*SOURCE EXTRACT*
We need to talk about pre-tool-call speech

Whether or not the agent speaks prior to making a tool call is something that I’d like to be configurable on the LiveKit end. It matters a lot for my application.

Right now I’ve experienced a few bugs due to this not being configurable:

  • the llm_node output speech & a tool call, but the tool call happened before the speech, i.e., the agent performed a tool call that was a web search, the contents were sent to my frontend, and then the agent said “let me look that up for you”.

- the agent started to say “let me look that up for you” but then the tool call execution interrupted the agent’s speech, so we only heard the first word or so.

- the agent doesn’t speak any pre-tool-call speech. The tool call adds latency, so there’s an awkward pause while the user waits until the agent is done performing the tool call.

As of now I don’t prompt the agent to speak before calling the tool. I used to, and it was very unreliable, and oftentimes it seemed that there was a race condition between tool execution and speech streaming.

*EXTRACTED DATA*
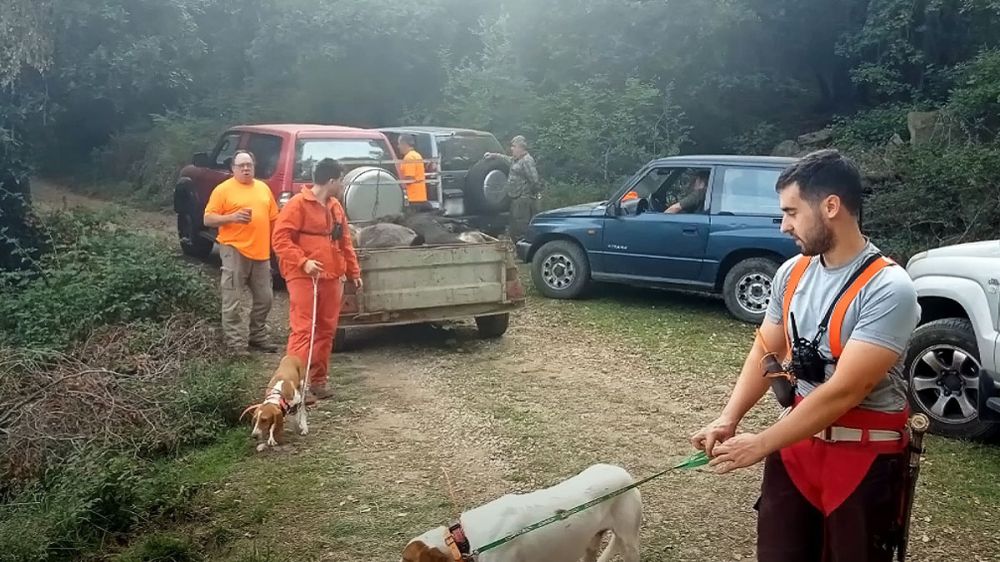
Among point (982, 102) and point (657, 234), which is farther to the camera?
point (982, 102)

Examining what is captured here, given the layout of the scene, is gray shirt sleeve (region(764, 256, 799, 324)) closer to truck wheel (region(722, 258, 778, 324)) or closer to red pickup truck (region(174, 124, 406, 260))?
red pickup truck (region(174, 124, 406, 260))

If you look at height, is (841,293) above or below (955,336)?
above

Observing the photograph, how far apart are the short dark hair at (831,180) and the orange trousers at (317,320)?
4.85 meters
* * *
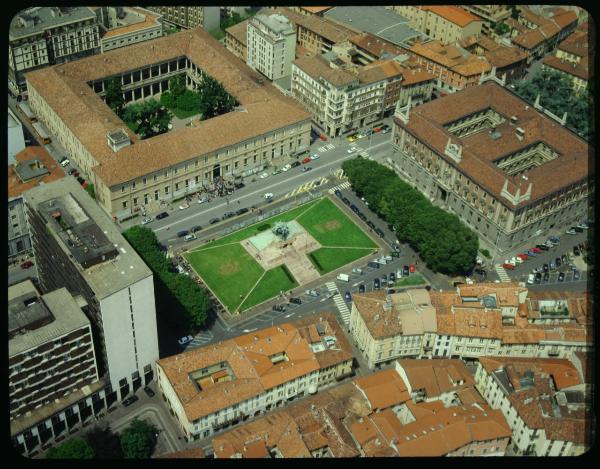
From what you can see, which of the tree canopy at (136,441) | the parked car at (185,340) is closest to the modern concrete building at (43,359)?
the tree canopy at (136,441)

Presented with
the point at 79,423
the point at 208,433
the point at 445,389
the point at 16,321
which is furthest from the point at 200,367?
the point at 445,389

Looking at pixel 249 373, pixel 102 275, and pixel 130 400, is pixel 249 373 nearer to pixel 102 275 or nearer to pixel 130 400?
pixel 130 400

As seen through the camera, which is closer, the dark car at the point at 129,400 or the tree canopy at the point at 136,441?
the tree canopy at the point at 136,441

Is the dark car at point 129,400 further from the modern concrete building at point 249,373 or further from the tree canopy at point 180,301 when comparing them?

*REQUIRED WORK*
Transcribe the portion of the pre-tool-call speech post between "As of now I" and "and speech streaming.", inclusive. The listing comes from a separate source unrelated to the text.

*TASK RESPONSE*
As of now I don’t prompt the agent to speak before calling the tool. I used to, and it was very unreliable, and oftentimes it seemed that there was a race condition between tool execution and speech streaming.